[To-do list]
**A)** In the passage about NKU, swap "NKU" for "Northern Kentucky University" and write out the part starting at "NKU was singled" and ending at "granted that distinction.".
**B)** In the passage about NKU, where did Cincinnati Magazine rank Votruba among the region's most influential people?

[Excerpt to read]
==*==

To make the area more economically
competitive, the university has taken on
uncommon and audacious roles, beginning
not with entering freshmen, but with
elementary-school children; training local
teachers in such areas as math and science;
recruiting high-performing high school
graduates to attend the university; nudging
its own students toward programs that
meet the needs of local business—information,
finance, science and technology,
healthcare and social services; and working
to attract bachelor’s degree holders
from other states by beefing up its graduate-
level offerings and enrollment, in a
“brain-gain” strategy meant to reverse
Kentucky’s brain drain by attracting some
8,600 college graduates from outside the
region by 2020.
Lots of taxpayer-supported universities
mumble about contributing to economic
development but don’t follow through—a
survey of American Association of State
Colleges and Universities presidents and
chancellors found that fewer than half
believe their schools are closely linked to
their communities. But NKU is making a
name for itself by adding programs in such
eminently practical disciplines as entrepreneurship
and information technology
management, opening a Center for Civic
Engagement, even making faculty hiring,
tenure and promotion contingent on community
service along with teaching and
research.
“Regions that make talent a central
priority are anchored by high-performing
universities that not only nurture talent in
their classrooms and laboratories but also
apply their knowledge to advance regional
economic and social progress,” asserts the
school’s strategic plan, which was the subject
of a case study at the Harvard
Graduate School of Education. “They are
stewards of their regions.”
NKU was singled out by George W.
Bush as an example of how public universities
can be partners in economic competitiveness
with businesses and civic institutions.
It was one of 13 universities that
helped the Carnegie Foundation for the
Advancement of Teaching to devise a voluntary higher education classification of
“community engaged,” and was one of 76
institutions ultimately granted that distinction.
Noting that its new arena “testifies to
the university’s growing prominence in the
economy of this region,” the Cincinnati
Enquirer lauded NKU as a major local
asset—this at a time when many other universities
have yet to lower the fences that
divide them from their neighborhoods.
Votruba chaired an AASCU task force on
public engagement (it found, among other
things, that most universities were more
concerned with adding programs, faculty,
and buildings than contributing to local
social or economic well being) and delivered
the annual AASCU President-to-
Presidents lecture on the topic, “Leading
the Engaged University.” He has been
nicknamed “the mayor of Northern
Kentucky” and was ranked the region’s
eighth most influential person by
Cincinnati Magazine.
Northern Kentucky seems a fertile
place for such collaboration. Mediumsized
metropolitan areas like greater
Cincinnati are attractive to business, with
low costs of living (Cincinnati’s is fully ten
percent below the national average, and
its housing prices 20 percent below), and
with services employers need, including
law firms and advertising agencies—without
the unions and big-city social problems
businesses don’t want. Cincinnati is
already home to major companies, including
Procter & Gamble, May Department
Stores, and Fidelity
Investments’ largest branch outside
its Boston headquarters. Its
new football and baseball stadiums
for the Bengals and the
Reds huddle up to the Ohio
River, which divides Ohio from
Kentucky. The area also has
creditable cultural activities, and
boasts a less-than-24-minute
average commute, one of the
fastest in the country—an odd
thing to promote, it seems, until
you experience the unaccustomed
bliss of coasting through a
weekday rush hour without ever
stepping on the brakes.

==*==

[Records shown]
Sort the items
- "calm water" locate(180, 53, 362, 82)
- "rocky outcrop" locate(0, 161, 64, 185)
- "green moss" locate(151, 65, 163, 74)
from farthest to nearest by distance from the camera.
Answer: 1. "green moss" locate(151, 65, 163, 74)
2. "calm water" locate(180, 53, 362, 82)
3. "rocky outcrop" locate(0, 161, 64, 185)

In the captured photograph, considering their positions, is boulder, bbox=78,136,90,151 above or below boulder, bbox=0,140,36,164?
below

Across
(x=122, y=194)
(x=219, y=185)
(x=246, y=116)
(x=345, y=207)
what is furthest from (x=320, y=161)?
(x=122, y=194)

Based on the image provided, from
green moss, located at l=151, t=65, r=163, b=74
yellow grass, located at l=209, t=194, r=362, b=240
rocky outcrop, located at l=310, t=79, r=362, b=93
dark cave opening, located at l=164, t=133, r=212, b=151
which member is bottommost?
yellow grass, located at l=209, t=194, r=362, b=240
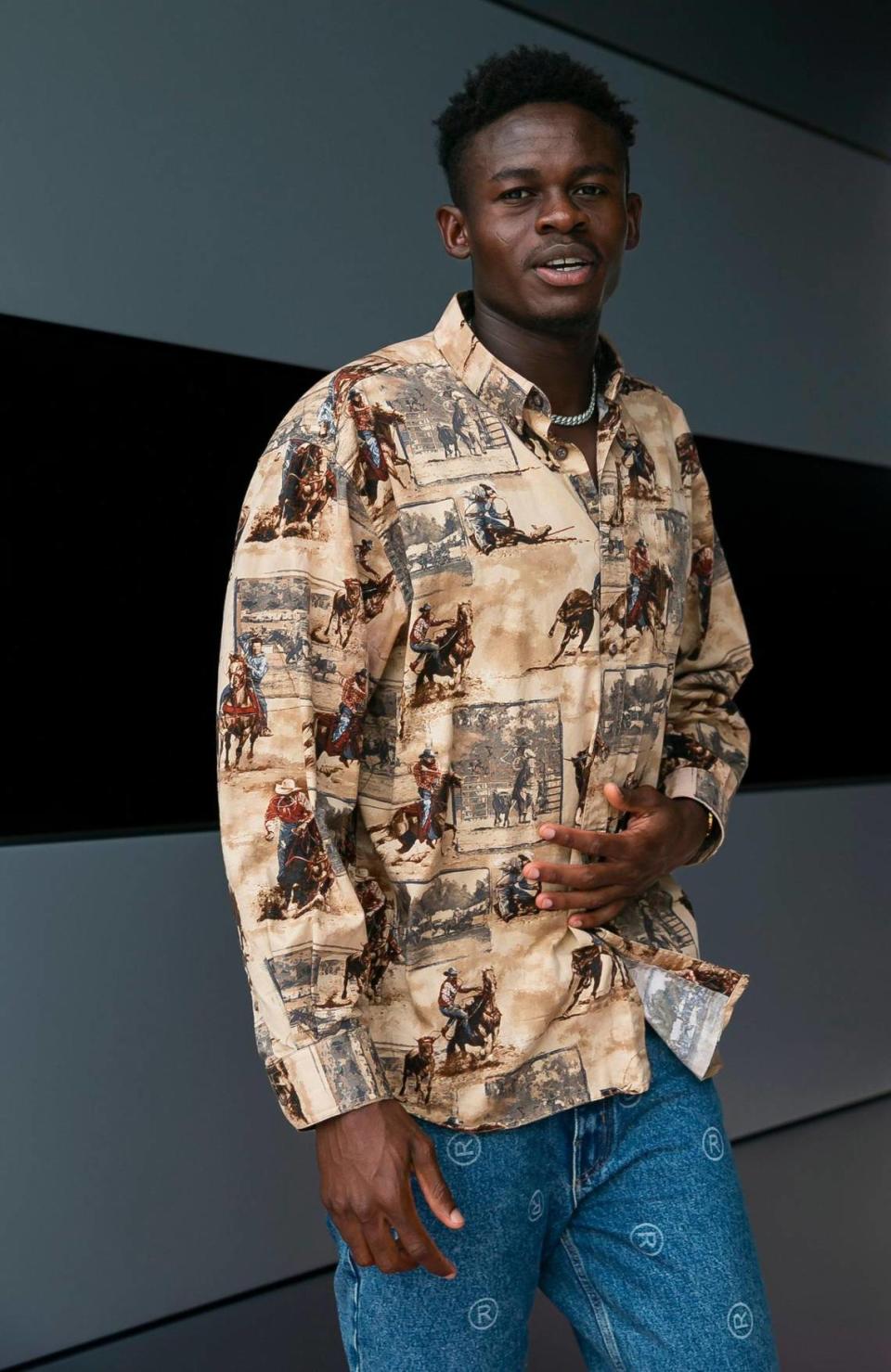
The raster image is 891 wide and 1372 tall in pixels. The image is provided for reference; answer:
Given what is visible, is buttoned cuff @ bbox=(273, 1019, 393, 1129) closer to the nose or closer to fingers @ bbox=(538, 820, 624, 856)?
fingers @ bbox=(538, 820, 624, 856)

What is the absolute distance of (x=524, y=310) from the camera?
1508 mm

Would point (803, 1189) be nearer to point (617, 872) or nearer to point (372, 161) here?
point (617, 872)

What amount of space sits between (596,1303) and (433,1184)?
305 millimetres

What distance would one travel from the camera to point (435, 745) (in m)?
1.38

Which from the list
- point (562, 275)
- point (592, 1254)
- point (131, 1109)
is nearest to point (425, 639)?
point (562, 275)

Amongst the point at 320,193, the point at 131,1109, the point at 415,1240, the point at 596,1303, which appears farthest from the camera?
the point at 320,193

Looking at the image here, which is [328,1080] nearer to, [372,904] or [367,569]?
[372,904]

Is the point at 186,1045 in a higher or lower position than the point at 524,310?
lower

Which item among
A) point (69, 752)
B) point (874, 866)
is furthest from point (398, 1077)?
point (874, 866)

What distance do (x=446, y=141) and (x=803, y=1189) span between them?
273 cm

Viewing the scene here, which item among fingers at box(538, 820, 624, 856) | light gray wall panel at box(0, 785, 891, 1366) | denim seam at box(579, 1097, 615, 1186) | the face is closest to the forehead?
the face

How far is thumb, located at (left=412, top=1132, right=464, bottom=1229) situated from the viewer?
1218 mm

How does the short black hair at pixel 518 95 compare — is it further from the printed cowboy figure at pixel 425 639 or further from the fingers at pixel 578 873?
the fingers at pixel 578 873

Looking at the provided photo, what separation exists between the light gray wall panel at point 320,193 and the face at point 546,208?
3.79 ft
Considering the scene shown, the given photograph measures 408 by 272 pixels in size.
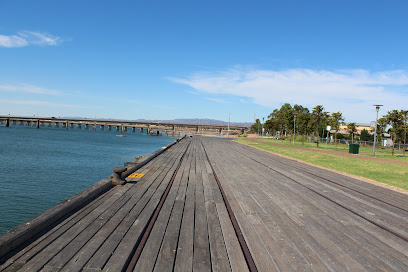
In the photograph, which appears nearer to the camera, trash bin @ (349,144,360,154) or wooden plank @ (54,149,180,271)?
wooden plank @ (54,149,180,271)

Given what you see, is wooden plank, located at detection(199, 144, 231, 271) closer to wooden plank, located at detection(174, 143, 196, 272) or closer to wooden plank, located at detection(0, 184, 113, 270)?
wooden plank, located at detection(174, 143, 196, 272)

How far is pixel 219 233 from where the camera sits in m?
4.80

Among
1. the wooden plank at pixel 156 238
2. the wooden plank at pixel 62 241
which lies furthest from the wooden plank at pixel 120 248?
the wooden plank at pixel 62 241

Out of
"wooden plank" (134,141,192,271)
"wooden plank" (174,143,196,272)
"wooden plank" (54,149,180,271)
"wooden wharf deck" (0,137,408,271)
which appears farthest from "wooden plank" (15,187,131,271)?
"wooden plank" (174,143,196,272)

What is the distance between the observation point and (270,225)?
17.7ft

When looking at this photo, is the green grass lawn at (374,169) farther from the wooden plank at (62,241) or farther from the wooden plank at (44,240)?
the wooden plank at (44,240)

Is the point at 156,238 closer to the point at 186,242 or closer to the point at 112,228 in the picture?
the point at 186,242

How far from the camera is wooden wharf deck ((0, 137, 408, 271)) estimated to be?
370 cm

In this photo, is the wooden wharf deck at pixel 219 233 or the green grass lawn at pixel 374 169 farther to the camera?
the green grass lawn at pixel 374 169

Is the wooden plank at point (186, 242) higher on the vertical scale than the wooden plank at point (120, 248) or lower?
lower

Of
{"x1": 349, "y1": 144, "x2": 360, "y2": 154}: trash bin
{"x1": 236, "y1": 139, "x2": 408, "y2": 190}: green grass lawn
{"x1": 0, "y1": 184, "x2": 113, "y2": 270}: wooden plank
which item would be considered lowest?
{"x1": 236, "y1": 139, "x2": 408, "y2": 190}: green grass lawn

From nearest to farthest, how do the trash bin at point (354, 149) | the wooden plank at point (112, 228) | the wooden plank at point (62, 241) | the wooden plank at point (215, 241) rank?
the wooden plank at point (62, 241) → the wooden plank at point (112, 228) → the wooden plank at point (215, 241) → the trash bin at point (354, 149)

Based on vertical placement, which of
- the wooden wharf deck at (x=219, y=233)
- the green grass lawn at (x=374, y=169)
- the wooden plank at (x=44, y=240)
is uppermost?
the wooden plank at (x=44, y=240)

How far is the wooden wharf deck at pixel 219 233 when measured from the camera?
3701mm
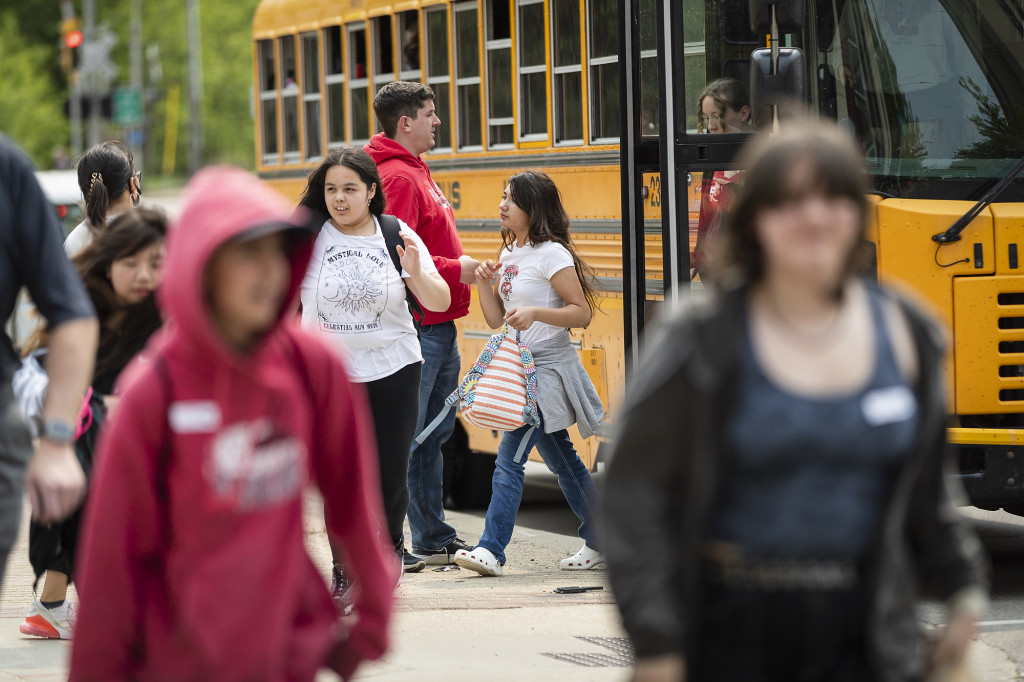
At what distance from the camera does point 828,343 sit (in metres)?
2.62

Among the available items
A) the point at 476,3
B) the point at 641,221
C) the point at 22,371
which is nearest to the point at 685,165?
the point at 641,221

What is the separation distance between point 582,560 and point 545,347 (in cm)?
99

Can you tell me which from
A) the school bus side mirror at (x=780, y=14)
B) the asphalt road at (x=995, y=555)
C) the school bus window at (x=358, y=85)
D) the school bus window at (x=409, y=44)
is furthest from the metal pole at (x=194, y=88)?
the school bus side mirror at (x=780, y=14)

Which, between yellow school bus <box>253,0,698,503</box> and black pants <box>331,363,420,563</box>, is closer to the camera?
black pants <box>331,363,420,563</box>

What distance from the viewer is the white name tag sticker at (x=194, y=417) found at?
2643 millimetres

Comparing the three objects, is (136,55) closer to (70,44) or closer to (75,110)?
(75,110)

==*==

[Answer set]
**A)**
Northern Kentucky University was singled out by George W.
Bush as an example of how public universities
can be partners in economic competitiveness
with businesses and civic institutions.
It was one of 13 universities that
helped the Carnegie Foundation for the
Advancement of Teaching to devise a voluntary higher education classification of
“community engaged,” and was one of 76
institutions ultimately granted that distinction.

**B)** Eighth.